> DOCUMENT TEXT
More than a year after Hamas’s horrific attack on Israel, antisemitism in the United States is alive and spreading. Recently released FBI data reveal anti-Jewish hate crimes reached a record number of 11,862 incidents in 2023, accounting for 15% of all hate crimes against a community that totals just 2% of the American population. This is over 300% higher than it was in 2022 and 430% above the 2021 level.
Despite the vast investments of political, financial, and other resources in the battle to combat antisemitism, when Israel is forced into a multi-front war of survival, antisemites across America are emboldened and empowered. And those brandishing the flags of Hamas, Hezbollah, Popular Front for the Liberation of Palestine, and other U.S.-designated foreign terrorist organizations have made it clear that the target of their hatred is not just the Jews, but the U.S. as well.
These anti-Israel and anti-Zionist Jew-haters are laying siege to our education system, political processes, and society. Their ideology and actions directly challenge and attempt to undermine the American values fundamental to our way of life, our nation’s success, and its future. Consequently, they pose a threat not just to American Jews, but to all Americans.
Unfortunately, our leaders are failing our country in this moment. President Joe Biden has said those carrying Hamas flags “have a point,” and Vice President Kamala Harris said she “respects” the voices of these protesters.
Sen. Chuck Schumer (D-NY), the self-declared highest-ranking elected Jewish politician in American history, was found by the House Committee on Education and the Workforce to have advised Columbia University leaders on how to thwart Republican efforts to expose antisemitism on their campus and is stalling the passage of the Antisemitism Awareness Act, despite its passage in May by a large bipartisan majority in House of Representatives.
Still, inaction is not an option. And combatting today’s form of antisemitism requires a new approach, one that draws from the strength of American civil society.
Project Esther is such an approach. Named after the Jewish heroine from the story of Purim who saved the Jewish people from genocide in ancient Persia, Project Esther is a blueprint to save the U.S. from those utilizing antisemitism to destroy it.
The key to combatting today’s antisemitism is recognizing the ecosystem in which it thrives: Politically and financially powerful funders support a network of organizations that recruit activist followers that commit the antisemitic activities we see every day, including marches, campus protests, vandalism, riots, and violence.

> PROVIDED INFORMATION
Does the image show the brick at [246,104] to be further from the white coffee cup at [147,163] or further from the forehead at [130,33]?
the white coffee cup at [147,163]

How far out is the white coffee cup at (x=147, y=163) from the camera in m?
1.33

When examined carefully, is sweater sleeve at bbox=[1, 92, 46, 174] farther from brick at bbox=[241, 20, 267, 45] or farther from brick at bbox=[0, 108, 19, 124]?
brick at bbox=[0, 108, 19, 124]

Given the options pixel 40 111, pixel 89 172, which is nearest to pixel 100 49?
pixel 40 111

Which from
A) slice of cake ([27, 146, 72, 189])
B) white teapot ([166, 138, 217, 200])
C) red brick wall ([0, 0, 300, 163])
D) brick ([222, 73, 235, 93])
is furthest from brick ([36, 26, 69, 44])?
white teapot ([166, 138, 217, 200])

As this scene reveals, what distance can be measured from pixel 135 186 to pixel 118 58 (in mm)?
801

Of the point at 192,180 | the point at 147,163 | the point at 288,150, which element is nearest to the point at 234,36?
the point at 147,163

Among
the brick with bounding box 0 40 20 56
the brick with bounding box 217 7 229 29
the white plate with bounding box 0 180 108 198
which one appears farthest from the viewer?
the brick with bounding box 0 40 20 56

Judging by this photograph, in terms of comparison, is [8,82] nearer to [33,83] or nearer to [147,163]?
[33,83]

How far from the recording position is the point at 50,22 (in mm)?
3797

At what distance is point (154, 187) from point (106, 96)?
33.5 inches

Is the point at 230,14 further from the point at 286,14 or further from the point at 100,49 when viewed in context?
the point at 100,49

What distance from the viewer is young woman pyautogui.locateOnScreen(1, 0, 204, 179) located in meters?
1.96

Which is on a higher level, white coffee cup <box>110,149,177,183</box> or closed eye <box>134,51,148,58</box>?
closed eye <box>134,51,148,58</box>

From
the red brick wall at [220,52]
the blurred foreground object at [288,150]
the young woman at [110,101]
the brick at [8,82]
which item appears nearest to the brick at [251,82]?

* * *

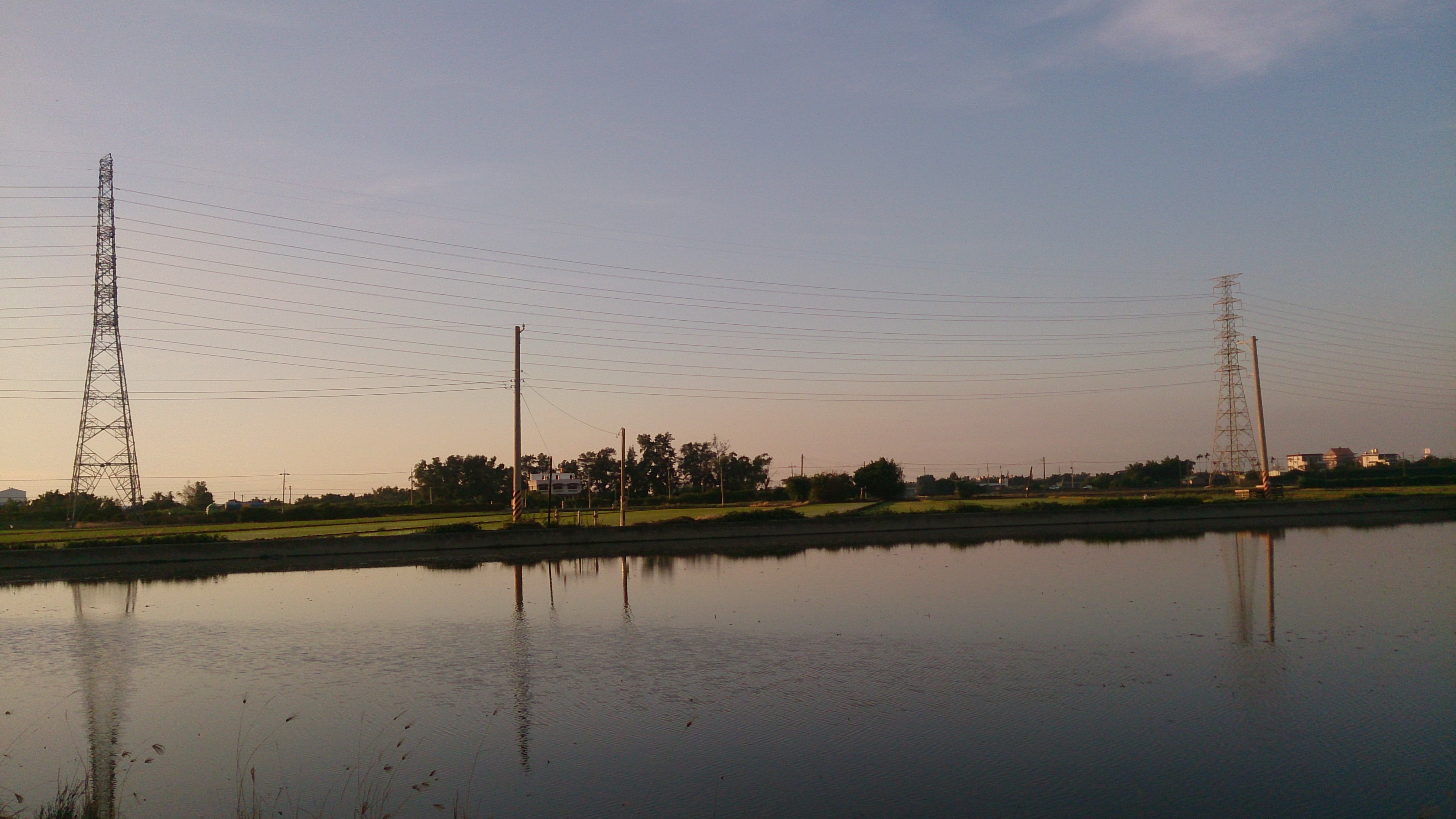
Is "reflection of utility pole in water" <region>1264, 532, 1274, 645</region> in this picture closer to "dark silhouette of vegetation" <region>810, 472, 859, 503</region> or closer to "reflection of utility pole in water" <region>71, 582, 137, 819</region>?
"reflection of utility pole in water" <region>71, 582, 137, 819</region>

> EXERCISE DETAILS
Reproduce the complete article on antisemitism and Project Esther above, word for word.

> COMPLETE RESPONSE
More than a year after Hamas’s horrific attack on Israel, antisemitism in the United States is alive and spreading. Recently released FBI data reveal anti-Jewish hate crimes reached a record number of 11,862 incidents in 2023, accounting for 15% of all hate crimes against a community that totals just 2% of the American population. This is over 300% higher than it was in 2022 and 430% above the 2021 level.
Despite the vast investments of political, financial, and other resources in the battle to combat antisemitism, when Israel is forced into a multi-front war of survival, antisemites across America are emboldened and empowered. And those brandishing the flags of Hamas, Hezbollah, Popular Front for the Liberation of Palestine, and other U.S.-designated foreign terrorist organizations have made it clear that the target of their hatred is not just the Jews, but the U.S. as well.
These anti-Israel and anti-Zionist Jew-haters are laying siege to our education system, political processes, and society. Their ideology and actions directly challenge and attempt to undermine the American values fundamental to our way of life, our nation’s success, and its future. Consequently, they pose a threat not just to American Jews, but to all Americans.
Unfortunately, our leaders are failing our country in this moment. President Joe Biden has said those carrying Hamas flags “have a point,” and Vice President Kamala Harris said she “respects” the voices of these protesters.
Sen. Chuck Schumer (D-NY), the self-declared highest-ranking elected Jewish politician in American history, was found by the House Committee on Education and the Workforce to have advised Columbia University leaders on how to thwart Republican efforts to expose antisemitism on their campus and is stalling the passage of the Antisemitism Awareness Act, despite its passage in May by a large bipartisan majority in House of Representatives.
Still, inaction is not an option. And combatting today’s form of antisemitism requires a new approach, one that draws from the strength of American civil society.
Project Esther is such an approach. Named after the Jewish heroine from the story of Purim who saved the Jewish people from genocide in ancient Persia, Project Esther is a blueprint to save the U.S. from those utilizing antisemitism to destroy it.
The key to combatting today’s antisemitism is recognizing the ecosystem in which it thrives: Politically and financially powerful funders support a network of organizations that recruit activist followers that commit the antisemitic activities we see every day, including marches, campus protests, vandalism, riots, and violence.